El encuentro tuvo un objetivo claro: empezar a negociar un acuerdo que permita ordenar el Partido Justicialista bonaerense y evitar una ruptura interna. En ese escenario apareció un nombre central: Axel Kicillof. La posibilidad de que el gobernador quede al frente de la conducción del PJ volvió al centro del debate.
La reunión no fue sencilla. Hubo discusiones tensas y temas incómodos. Sin embargo, ambas partes coincidieron en algo: fue positiva. Hasta ahora no existía una mesa formal de negociación. Desde este martes, ese espacio quedó constituido y entró en estado de reunión permanente.
El método acordado fue claro y pragmático. Primero, resolver los conflictos en los distritos. Después, avanzar con la nueva conformación del Consejo del partido. Recién al final, definir la cúpula: presidencia y vicepresidencias. La lógica es simple: sin orden territorial, no hay conducción posible.
El problema es el tiempo. En el peronismo reconocen que quedaron muchas heridas abiertas tras el cierre de listas de septiembre. Hay enojos, desconfianzas y disputas locales sin resolver.

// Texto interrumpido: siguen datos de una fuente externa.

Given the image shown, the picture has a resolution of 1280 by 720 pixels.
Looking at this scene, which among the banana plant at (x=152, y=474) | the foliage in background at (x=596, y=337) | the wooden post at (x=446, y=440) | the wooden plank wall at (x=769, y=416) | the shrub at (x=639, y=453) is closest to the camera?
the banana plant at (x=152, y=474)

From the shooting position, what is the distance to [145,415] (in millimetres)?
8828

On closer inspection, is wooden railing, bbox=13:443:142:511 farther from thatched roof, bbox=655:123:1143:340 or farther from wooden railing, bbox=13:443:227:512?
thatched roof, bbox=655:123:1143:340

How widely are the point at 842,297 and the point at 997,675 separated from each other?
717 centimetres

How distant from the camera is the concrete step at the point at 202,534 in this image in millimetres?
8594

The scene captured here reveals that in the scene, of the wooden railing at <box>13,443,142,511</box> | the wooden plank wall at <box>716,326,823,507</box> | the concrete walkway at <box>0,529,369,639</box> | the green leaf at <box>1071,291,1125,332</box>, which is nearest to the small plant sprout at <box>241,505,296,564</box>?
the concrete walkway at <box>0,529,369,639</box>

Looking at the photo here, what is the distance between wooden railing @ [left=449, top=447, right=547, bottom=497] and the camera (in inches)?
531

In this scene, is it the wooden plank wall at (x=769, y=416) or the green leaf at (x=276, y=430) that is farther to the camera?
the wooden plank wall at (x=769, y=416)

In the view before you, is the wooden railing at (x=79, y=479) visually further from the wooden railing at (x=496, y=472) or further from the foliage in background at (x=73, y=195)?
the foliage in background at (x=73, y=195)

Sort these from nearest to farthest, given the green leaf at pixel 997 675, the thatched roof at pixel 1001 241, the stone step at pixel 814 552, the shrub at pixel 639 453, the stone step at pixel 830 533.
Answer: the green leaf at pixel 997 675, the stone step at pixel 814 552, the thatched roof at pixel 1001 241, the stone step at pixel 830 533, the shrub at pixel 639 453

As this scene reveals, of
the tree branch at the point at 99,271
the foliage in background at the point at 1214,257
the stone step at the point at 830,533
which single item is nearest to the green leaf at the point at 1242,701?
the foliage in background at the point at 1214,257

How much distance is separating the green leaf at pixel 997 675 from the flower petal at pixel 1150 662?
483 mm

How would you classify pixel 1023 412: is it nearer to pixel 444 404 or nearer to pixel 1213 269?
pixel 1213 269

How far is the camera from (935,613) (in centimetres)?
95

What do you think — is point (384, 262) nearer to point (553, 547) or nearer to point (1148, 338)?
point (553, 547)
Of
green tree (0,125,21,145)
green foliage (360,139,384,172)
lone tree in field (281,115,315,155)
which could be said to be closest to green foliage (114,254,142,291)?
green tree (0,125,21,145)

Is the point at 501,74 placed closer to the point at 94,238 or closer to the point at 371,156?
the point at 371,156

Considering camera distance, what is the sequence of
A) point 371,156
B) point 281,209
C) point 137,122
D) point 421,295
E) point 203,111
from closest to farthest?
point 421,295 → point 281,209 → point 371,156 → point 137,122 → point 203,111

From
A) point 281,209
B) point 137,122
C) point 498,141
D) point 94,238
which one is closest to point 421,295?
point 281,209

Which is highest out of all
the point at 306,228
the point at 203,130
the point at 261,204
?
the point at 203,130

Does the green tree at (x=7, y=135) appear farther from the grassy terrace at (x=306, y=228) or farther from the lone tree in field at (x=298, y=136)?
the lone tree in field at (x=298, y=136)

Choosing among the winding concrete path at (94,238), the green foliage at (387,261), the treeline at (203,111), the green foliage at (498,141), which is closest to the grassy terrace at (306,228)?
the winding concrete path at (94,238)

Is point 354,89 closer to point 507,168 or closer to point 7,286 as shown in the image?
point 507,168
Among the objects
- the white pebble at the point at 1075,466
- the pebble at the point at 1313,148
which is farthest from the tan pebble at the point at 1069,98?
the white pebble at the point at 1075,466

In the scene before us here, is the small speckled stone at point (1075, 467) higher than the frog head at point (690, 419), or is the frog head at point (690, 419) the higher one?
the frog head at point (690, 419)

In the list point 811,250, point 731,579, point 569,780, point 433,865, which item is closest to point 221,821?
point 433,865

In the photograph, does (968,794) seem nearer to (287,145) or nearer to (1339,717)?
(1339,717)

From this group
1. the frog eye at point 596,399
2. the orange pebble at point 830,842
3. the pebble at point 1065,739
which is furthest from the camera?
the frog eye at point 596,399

Todo eso deberá ordenarse caso por caso y rápido: el plazo vence el sábado a la medianoche.
Las tensiones más fuertes aparecieron al hablar del Consejo del PJ. El esquema prevé representantes por sección electoral y por ramas internas. Desde el axelismo sostienen que el gobernador debe tener un peso mayor en ese armado. Desde el kirchnerismo advierten que eso podría significar un control total del partido. La discusión quedó abierta.
En la mesa estuvieron, por el lado de Axel Kicillof, Andrés Larroque, Gabriel Katopodis, Mariano Cascallares y Verónica Magario. Por el sector de Cristina, participaron Facundo Tignanelli, Federico Otermin, Leonardo Nardini y Mariel Fernández. Un dato no menor: todos referentes con peso real en el territorio.
Mientras tanto, Kicillof mantiene reuniones con intendentes, gremialistas y diputados. Escucha, toma nota y no se apura. En su entorno repiten una idea: solo aceptará conducir el partido si hay consenso. Sin acuerdo, no habrá decisión.
El giro político llegó por la noche, cuando Máximo sorprendió al plantear públicamente que Kicillof debería presidir el PJ bonaerense. El gesto fue leído como una señal fuerte hacia adentro del peronismo. En el kirchnerismo creen que la interna provincial está trabando la estrategia nacional y que ordenarla es clave para lo que viene.